Short Term Solutions Become Long Term Drains: There must be no doubt that providing the tools for successful adulthood, in childhood, is a benefit to all society. While still supported by their parents with shelter, food, clothing, transportation, medical services and love, children in public schools can be taught to socialize and communicate with their peers in their communities at far less cost to the government, the tax payer and society in general. If  those same training tools were withheld, that would render the adult versions of these youngsters more likely to become burdens to the medical and legal institutions and places enormous stress on their families. And stress of that nature, research has shown, introduces additional costs to the medical and mental health arena as well as taking a big bite out of worker productivity. Short term cost cutting solutions, where human beings are involved, evolve into long-term drains for all.

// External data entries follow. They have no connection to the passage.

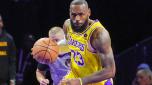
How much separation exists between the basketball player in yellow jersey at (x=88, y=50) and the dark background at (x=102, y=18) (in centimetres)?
481

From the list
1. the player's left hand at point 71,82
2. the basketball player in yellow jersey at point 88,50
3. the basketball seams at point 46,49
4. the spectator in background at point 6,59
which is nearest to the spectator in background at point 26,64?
the spectator in background at point 6,59

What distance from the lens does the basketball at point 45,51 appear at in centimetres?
512

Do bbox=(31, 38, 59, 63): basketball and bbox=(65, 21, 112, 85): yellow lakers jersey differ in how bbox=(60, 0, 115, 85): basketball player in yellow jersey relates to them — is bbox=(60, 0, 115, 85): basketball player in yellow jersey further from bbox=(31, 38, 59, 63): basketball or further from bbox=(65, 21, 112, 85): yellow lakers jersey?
bbox=(31, 38, 59, 63): basketball

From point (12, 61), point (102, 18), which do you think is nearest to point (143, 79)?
point (12, 61)

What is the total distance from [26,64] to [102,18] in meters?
2.01

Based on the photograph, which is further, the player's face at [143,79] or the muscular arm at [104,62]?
the player's face at [143,79]

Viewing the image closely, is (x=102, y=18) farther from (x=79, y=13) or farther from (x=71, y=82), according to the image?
(x=71, y=82)

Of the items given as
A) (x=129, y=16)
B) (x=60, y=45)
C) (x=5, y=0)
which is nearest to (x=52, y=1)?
(x=5, y=0)

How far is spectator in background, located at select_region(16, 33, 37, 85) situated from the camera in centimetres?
912

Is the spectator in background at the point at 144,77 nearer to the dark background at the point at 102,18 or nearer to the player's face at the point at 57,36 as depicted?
the player's face at the point at 57,36

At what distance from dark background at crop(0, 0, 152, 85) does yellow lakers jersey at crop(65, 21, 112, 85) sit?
4.84 metres

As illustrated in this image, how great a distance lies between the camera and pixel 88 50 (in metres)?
4.58

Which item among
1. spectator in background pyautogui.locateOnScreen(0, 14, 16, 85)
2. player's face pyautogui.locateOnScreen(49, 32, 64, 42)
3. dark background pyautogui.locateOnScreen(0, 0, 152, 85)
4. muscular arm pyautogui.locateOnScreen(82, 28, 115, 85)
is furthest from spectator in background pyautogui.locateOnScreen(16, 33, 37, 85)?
muscular arm pyautogui.locateOnScreen(82, 28, 115, 85)

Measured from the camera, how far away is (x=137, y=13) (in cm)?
992
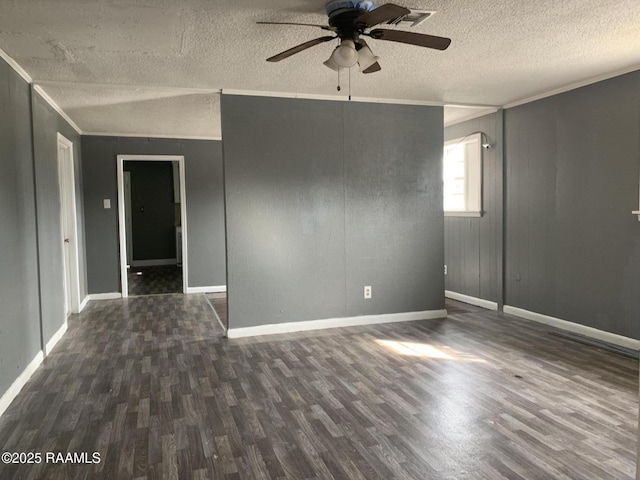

Fingers Crossed: By the way, our intellectually disabled daughter just completed reading forty pages of “My Sister’s Keeper” in two days (“I like the movie better)…the Jodi Picoult novel for high schoolers and adults and will probably finish it off pretty soon. (Ms.Picoult is popular with women’s book clubs.) Does our daughter comprehend it? You bet, enough to know that the hot guy in the movie has not appeared in the book, so far. But can she pay a bill, safely cross the street, travel on her own or make critical decisions in an emergency? No. But she sure can read, thanks to years of special education services! Fingers crossed these precious special education resources will remain intact for the severe, the so-called mild, and all those in between whose success in adulthood depends on them. Fingers Crossed.